Düşük Kurulum Maliyeti: Gelişmekte Olan Ülkeler İçin Cazibe
Metro ile teleferik sistemlerini kıyasladığımızda, metronun birçok alanda daha üstün olduğunu görebiliyoruz. Kapasite, hız ve düzenli bakımın kolaylığı gibi konularda metro daha avantajlıdır. Ancak teleferik sisteminin metroya göre önemli bir avantajı vardır: düşük kurulum maliyeti. Halat sisteminin ve elektrik motoruyla çalışan çarkların kullanımı sayesinde teleferik sistemleri, basit yapılarıyla metroya kıyasla çok daha az maliyetle inşa edilebilmektedir. La Paz’daki teleferik ağının kurulum maliyeti kilometre başına ortalama 23 milyon dolar olarak belirlenmiştir. Öte yandan, La Paz ile benzer coğrafi ve yapısal özelliklere sahip olan Bogotá ve Medellín gibi Latin Amerika şehirlerinde metro hatlarının maliyeti ise ortalama 90 milyon dolar civarındadır. Ayrıca, teleferik ağının kurulum süresi de metroya göre oldukça kısadır; istasyonlar ve taşıyıcı kuleler için betonarme yapılar inşa edilmesi yeterlidir ve bu süreç genellikle birkaç ay içinde tamamlanabilir. Nitekim, La Paz’da altı yıl gibi kısa bir sürede 10 hatlık büyük bir teleferik ağı kurulmuştur. Bu durum, teleferiği özellikle Latin Amerika gibi gelişmekte olan ülkeler için cazip bir alternatif haline getirmektedir. Kolombiya ve Uruguay gibi ülkelerde benzer projelerin hayata geçirilmeye başlandığını görmekteyiz.

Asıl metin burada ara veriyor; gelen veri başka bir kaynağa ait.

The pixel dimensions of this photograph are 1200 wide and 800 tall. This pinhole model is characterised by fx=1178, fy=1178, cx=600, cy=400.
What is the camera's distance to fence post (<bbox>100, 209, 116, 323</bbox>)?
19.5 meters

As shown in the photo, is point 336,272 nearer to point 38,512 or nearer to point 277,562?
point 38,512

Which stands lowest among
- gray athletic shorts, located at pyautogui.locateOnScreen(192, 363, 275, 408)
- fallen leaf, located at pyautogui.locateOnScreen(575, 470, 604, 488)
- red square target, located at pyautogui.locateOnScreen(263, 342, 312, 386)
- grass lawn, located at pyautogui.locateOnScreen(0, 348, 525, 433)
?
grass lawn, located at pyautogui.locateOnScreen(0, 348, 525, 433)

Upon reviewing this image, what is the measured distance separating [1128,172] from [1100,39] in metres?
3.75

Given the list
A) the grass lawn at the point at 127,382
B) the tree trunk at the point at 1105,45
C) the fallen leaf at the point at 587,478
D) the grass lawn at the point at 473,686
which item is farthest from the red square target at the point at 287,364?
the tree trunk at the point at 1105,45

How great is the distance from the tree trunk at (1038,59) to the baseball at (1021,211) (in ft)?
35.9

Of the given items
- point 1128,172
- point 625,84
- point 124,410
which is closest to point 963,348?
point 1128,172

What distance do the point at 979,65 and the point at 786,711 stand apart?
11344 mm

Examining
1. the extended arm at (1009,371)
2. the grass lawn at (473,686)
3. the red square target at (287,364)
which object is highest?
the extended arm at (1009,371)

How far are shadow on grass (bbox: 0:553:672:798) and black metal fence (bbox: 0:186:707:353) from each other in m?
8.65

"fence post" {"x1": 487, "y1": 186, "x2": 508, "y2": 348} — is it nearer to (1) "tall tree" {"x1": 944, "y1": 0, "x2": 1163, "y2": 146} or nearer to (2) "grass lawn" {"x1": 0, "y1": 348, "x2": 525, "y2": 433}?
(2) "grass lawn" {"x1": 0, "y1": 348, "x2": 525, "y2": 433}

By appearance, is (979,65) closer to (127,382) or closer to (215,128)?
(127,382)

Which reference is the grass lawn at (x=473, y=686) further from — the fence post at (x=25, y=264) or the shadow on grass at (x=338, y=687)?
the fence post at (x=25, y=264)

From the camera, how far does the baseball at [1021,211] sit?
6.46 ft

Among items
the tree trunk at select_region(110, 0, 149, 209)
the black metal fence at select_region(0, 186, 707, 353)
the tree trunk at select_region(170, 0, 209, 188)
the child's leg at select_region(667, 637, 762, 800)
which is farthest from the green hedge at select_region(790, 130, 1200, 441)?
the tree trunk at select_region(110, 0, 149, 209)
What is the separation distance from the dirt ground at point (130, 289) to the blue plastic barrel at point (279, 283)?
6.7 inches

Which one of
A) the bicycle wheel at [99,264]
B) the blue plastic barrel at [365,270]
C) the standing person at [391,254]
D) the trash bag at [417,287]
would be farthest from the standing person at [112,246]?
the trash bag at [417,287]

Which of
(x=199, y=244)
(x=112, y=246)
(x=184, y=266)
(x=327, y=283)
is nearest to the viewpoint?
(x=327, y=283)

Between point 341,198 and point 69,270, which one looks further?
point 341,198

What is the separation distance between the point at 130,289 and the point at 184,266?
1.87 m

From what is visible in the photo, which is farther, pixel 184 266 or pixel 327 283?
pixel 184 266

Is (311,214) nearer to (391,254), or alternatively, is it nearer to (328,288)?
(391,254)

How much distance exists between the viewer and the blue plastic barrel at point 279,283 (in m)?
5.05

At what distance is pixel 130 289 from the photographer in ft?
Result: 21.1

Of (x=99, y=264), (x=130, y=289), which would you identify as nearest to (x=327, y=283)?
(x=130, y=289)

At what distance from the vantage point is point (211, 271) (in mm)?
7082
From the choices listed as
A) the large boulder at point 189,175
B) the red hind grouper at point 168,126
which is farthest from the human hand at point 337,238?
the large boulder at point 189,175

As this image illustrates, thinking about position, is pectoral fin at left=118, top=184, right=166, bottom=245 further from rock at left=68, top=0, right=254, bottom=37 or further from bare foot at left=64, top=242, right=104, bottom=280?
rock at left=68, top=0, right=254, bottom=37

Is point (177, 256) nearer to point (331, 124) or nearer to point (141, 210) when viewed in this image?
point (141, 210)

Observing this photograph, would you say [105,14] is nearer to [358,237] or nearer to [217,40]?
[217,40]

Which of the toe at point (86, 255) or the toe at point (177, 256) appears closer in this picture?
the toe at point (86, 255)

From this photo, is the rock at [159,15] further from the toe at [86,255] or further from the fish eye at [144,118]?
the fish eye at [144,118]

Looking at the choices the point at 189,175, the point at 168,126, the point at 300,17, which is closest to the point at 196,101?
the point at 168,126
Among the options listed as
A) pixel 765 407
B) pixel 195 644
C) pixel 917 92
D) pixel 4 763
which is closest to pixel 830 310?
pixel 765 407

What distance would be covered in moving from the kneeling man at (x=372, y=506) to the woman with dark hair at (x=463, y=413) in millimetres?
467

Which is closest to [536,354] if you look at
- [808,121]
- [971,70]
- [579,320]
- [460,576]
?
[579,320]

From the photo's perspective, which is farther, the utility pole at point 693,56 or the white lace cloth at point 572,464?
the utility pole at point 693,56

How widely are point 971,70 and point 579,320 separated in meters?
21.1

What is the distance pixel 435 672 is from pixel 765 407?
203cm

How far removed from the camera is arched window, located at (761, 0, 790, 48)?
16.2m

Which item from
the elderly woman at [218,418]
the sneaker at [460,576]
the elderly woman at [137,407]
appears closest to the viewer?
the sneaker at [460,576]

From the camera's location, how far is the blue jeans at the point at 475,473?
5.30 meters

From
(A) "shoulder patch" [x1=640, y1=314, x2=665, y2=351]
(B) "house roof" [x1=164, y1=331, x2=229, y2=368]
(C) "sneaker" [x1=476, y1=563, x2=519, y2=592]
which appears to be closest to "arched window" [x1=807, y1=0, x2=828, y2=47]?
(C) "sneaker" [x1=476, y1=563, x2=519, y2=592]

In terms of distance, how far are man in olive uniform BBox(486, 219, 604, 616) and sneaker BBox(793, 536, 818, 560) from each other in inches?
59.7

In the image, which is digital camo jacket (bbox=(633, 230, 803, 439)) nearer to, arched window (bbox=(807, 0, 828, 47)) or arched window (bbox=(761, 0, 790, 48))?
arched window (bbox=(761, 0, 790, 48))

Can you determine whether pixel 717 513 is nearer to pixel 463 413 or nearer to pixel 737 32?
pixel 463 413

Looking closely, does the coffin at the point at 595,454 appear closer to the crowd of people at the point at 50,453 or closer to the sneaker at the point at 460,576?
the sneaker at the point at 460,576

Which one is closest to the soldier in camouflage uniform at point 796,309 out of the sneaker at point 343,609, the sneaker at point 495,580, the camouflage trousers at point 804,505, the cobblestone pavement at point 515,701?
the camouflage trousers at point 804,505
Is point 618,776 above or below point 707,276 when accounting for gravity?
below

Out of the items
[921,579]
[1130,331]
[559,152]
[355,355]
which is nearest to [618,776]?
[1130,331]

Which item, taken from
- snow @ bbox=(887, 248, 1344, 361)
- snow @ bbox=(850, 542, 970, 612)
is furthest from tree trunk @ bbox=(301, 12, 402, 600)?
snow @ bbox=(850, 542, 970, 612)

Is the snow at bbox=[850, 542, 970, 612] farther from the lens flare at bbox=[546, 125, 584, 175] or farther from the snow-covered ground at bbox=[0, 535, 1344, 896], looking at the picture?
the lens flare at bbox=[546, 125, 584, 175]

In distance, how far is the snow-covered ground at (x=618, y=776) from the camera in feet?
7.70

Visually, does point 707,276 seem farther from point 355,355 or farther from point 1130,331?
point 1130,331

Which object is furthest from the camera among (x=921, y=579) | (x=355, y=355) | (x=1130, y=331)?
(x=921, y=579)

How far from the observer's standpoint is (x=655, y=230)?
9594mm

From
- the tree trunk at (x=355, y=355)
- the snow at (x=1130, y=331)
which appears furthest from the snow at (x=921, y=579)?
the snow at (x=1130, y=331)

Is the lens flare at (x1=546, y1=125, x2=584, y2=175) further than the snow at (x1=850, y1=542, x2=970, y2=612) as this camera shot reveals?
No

Teleferik Sisteminin Tamamlayıcı Rolü
İstanbul, Londra veya Paris gibi büyük metropollerde, teleferiklerin ana ulaşım aracı olarak kullanılması pek olası değildir. Ancak teleferik, belirli bölgelerde metro hatlarını birbirine bağlayarak tamamlayıcı bir unsur olarak işlev görebilir. Bu yönde projelerin ortaya çıkmaya başladığını görmekteyiz. Örneğin, Paris’te bir otoyolun iki tarafındaki semtleri birbirine bağlamak için bir teleferik hattı inşa edilmektedir. Bu teleferik, otoyolun iki tarafındaki metro duraklarını birleştirecek ve otoyolun altına tünel açmak yerine daha düşük maliyetli bir alternatif sunacaktır. Ayrıca, yolcu hacminin düşük olduğu bölgelerde teleferik hatları köprü alternatifleri olarak da kullanılabilmektedir. Örneğin, Fransa’nın Brest şehrinde yeni bir eğlence alanını şehir merkezine bağlamak için bir teleferik hattı inşa edilmiştir. Londra’da ise, yine nehir ile ayrılan iki bölge arasında hızlı ulaşım sağlamak amacıyla bir teleferik kurulmuştur. Her ne kadar Londra’daki teleferik hattının kullanımı beklentilerin altında kalmış olsa da, bu örnekler, teleferiğin şehir içi toplu taşımada geçerli bir çözüm olarak görülmeye başlandığını göstermektedir. Gelecekte bu tarz projelerin sayısının artması beklenmektedir.